Are pinnated grouse and prairie chicken the same thing??? Can you hunt these in nd? Well, I saw a large covey of partridge nw of Bismarck a few days ago and I'm planning to go after them on Monday. What kind of grouse do you think is most fun to hunt?Just wanted to check up with everyone. Thanks, Nick


----------



## stolenbase

p.s.: where are the birds!!!


----------



## mallard

Yes,pinnated grouse&prairie chickens are the same bird.The grouse species most fun to hunt,Ruffed grouse hands down.


----------



## MossyMO

I was up around Lansford this last weekend helping my father in law haul hay and saw one of these and didn't know they were native to that area, which I have hunted the last 5 years and never seen one before. Was this a rare sighting or are they moving into the area? Does the hunting season for them open Sept. 11th also?


----------



## Bagman

Where is Lansford? Here is the info on hunting the Chickens:

PINNATED GROUSE (Prairie Chicken): may be taken in that portion of southeastern North Dakota bordered on the west by ND No. 32, on the north by the Sheyenne River, on the south by ND No. 11, and on the east by the Red and Bois de Sioux Rivers; and in an area in Grand Forks County bordered on the east by the Red River, the south by US Highway 2, the west by ND No. 18, and the north by the Walsh and Grand Forks county line. These two areas will be open for sharp-tailed grouse and pinnated grouse (prairie chicken) hunting by permit only.

Fifty permits will be issued by lottery for each of the above two open areas. Each permit will allow the taking of two grouse (two prairie chickens, or two sharp-tailed grouse, or one sharp-tailed grouse and one prairie chicken) for which the hunter will be provided two grouse tags. These tags must be attached to each grouse prior to transportation. Application process: Resident hunters who wanted to apply for a permit were asked to send in a post card listing their name, address, phone number, and which selected hunting area - prior to August 11, 2004. Only one person was able to apply per post card and only one post card per person was allowed.

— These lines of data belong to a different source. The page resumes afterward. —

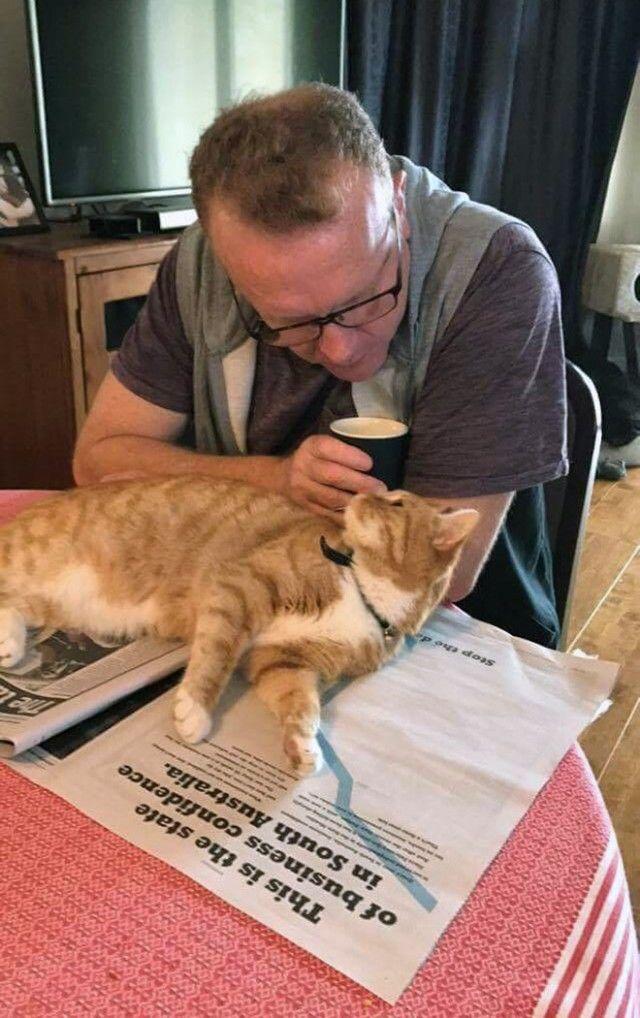 cats-vs-reading9_e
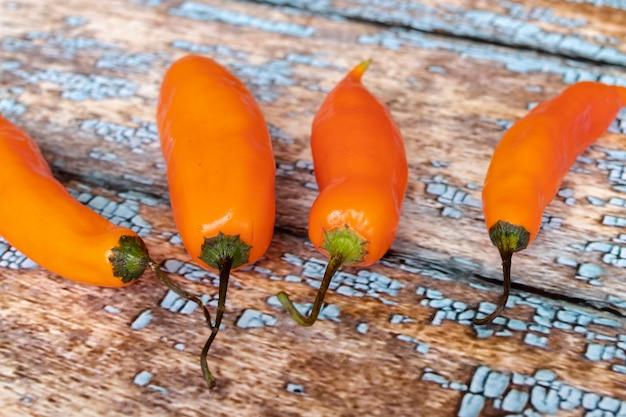 Mening van peruviaanse gele hete peper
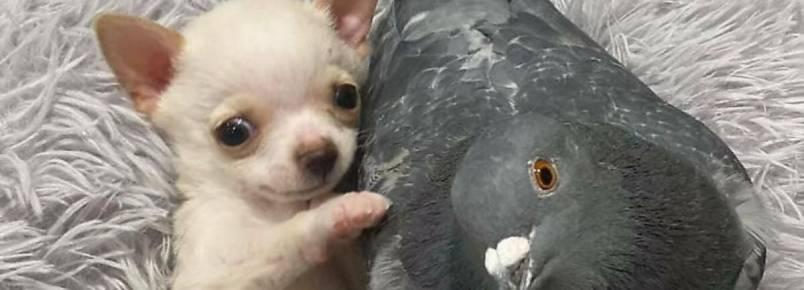 Pomba que não consegue voar e chihuahua que não anda se tornam amigos inseparáveis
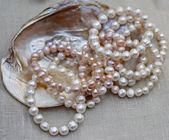 Moeder van de parel ketting met originele oester van jewele te koop — Stockfoto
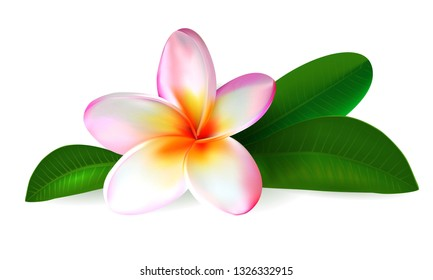 Pink plumeria flower. Realistic isolated frangipani illustration with green leaves oh white background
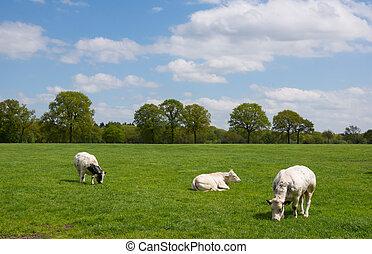 cows, сельский, белый, пейзаж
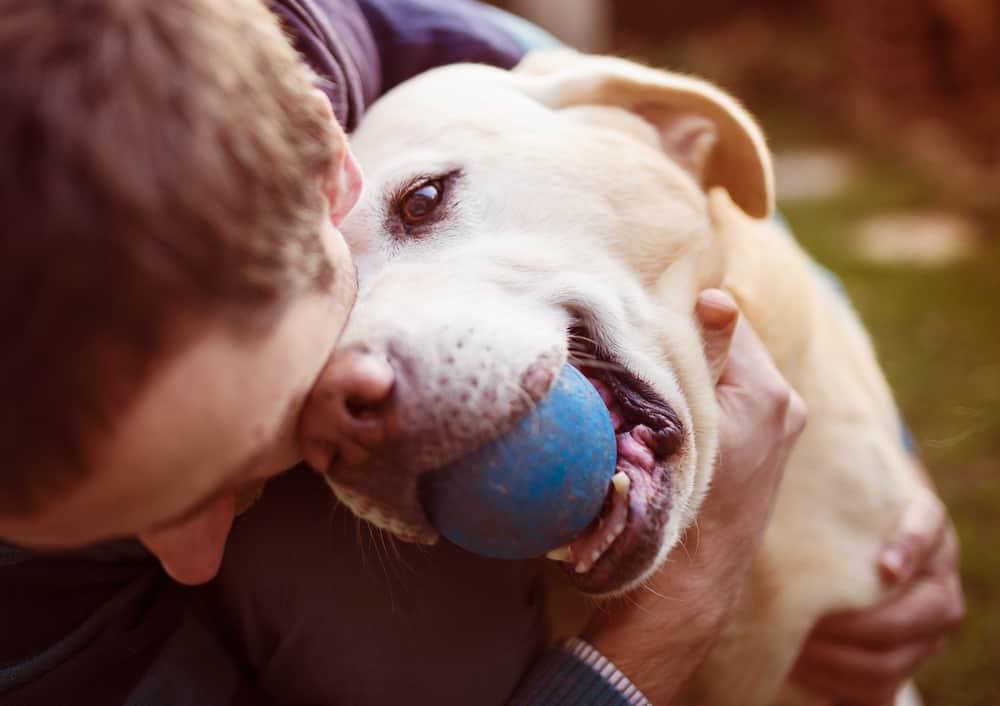 Oklahoma dog bite lawyer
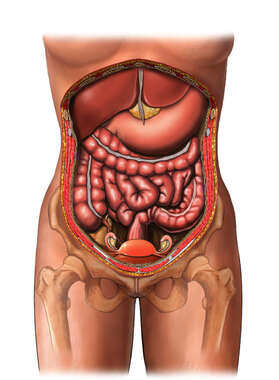 Female Abdominal and Pelvic Anatomy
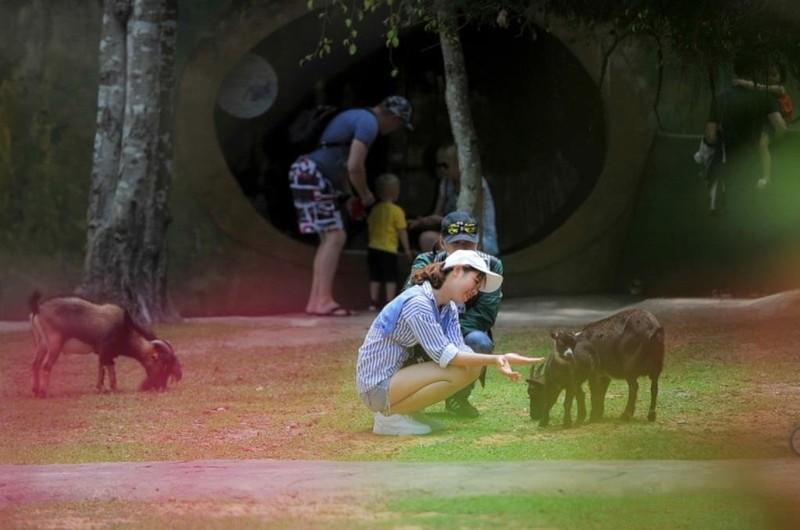 Vinpearl Safari Phú Quốc đón 2 cá thể tê giác chào đời - ảnh 7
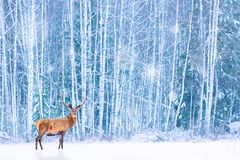 Noble deer against winter snowy forest. Artistic fairy Christmas. Winter seasonal image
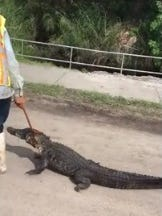 A 5-foot-long alligator was pulled from a pipe near Southwest Farm Road and Southwest Andalucia Court in Indiantown, according to the Martin County Sheriff's Office.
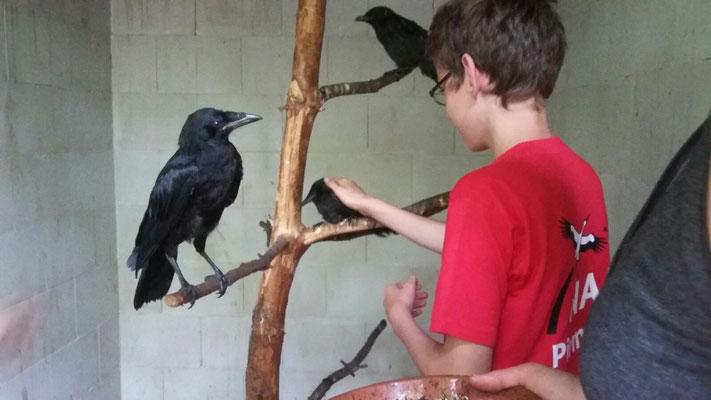 Lukas kann sogar einen Vogel streicheln.
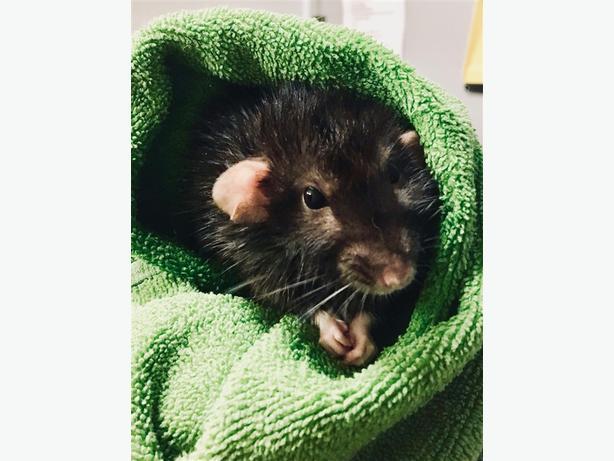 Penelope - Rat Small Animal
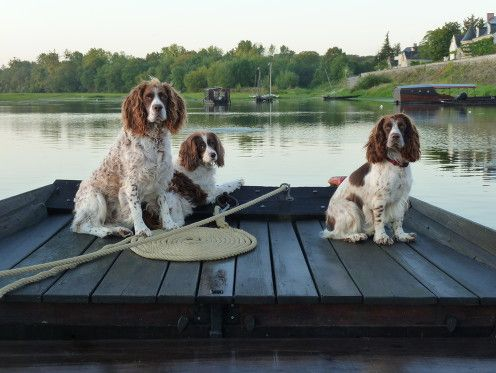 Dogs Welcome at http://www.lagrandemaison.net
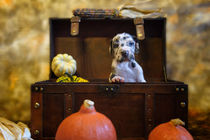 Doggen Welpe / 1 von Heidi Bollich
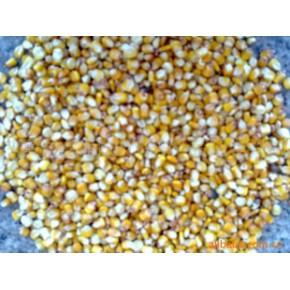 云南地区玉米 云南昆明 玉米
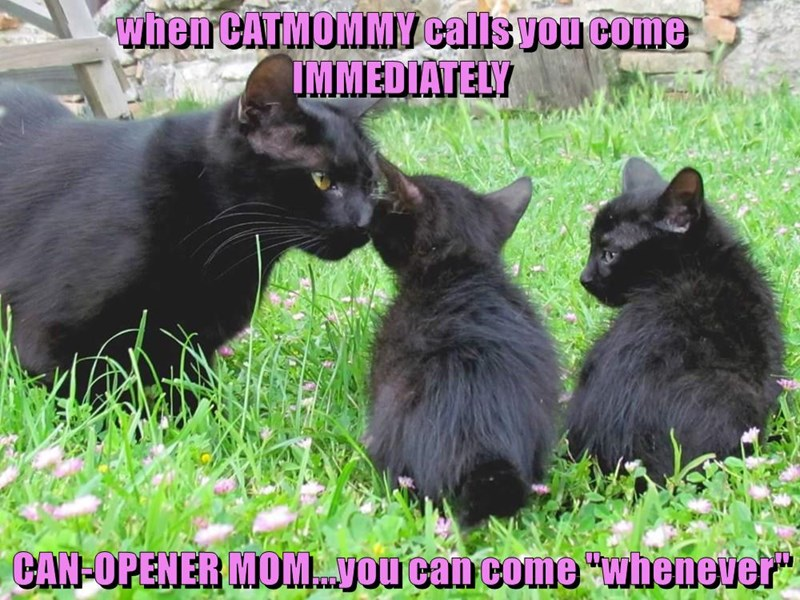 Funny picture of a cat and her kittens. Made into a meme with captions how the kittens listen to their momma-cat, but not to their momma-human.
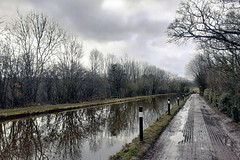 Hello! It's the Macclesfield Canal!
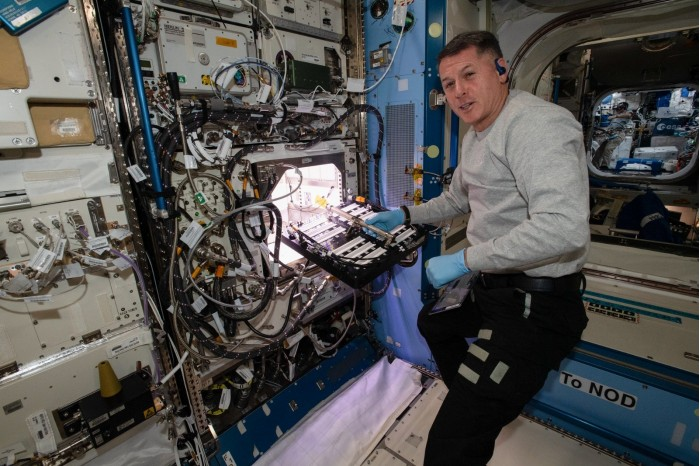 NASA grows peppers on the International Space Station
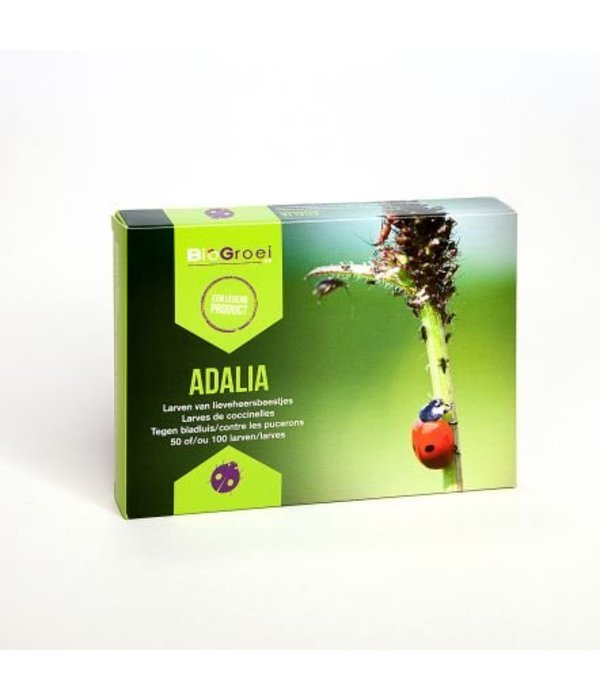 Bio Bestrijding Adalia Lieveheersbeest larven tegen bladluis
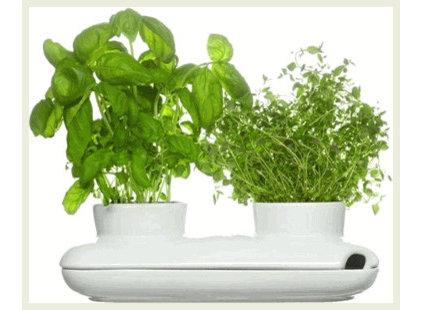 Modern Plants by Greener Grass Design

Season runs from OCTOBER 9 to OCTOBER 17th


----------



## MossyMO

Bagman, Thanks for the info.

Lansford is 25 miles North and 6 miles West of Minot, ND.


----------



## johnny dritt

Hi Nick,
I'm interested in Pinnated Grouse/Prairie Chickens, too. Yes, they are the same bird. Here in Indiana market hunters shot the last one in the state about 60 years ago, and our DNR and conservation groups have been trying to restore prairie habitat in the northwest corner of the state (below Chicago metro area!), where they might be reintroduced from your state or Kansas, where there are surviving populations.

Nick, right before reading your message in the search term <Pinnated Grouse Prairie Chicken>, I noted a message from the ND Game and Fish Dept, stating: "There will not be a North Dakota Pinnated Grouse (Prairie Chicken) season in 2013 due to low numbers."

Apparently Prairie Chickens are really facing steep declines in a lot of their former range in tall grass prairie intersperced with farmland, for instance Canada reports few, if any, remaining in their prairie provinces,

so please take my tip to hunt pheasants or other legal birds instead. I wouldn't be able to tell a Sharp-Tailed Grouse from a Prairie Chicken on the wing. 
A friend in Indiana,
Johnny


----------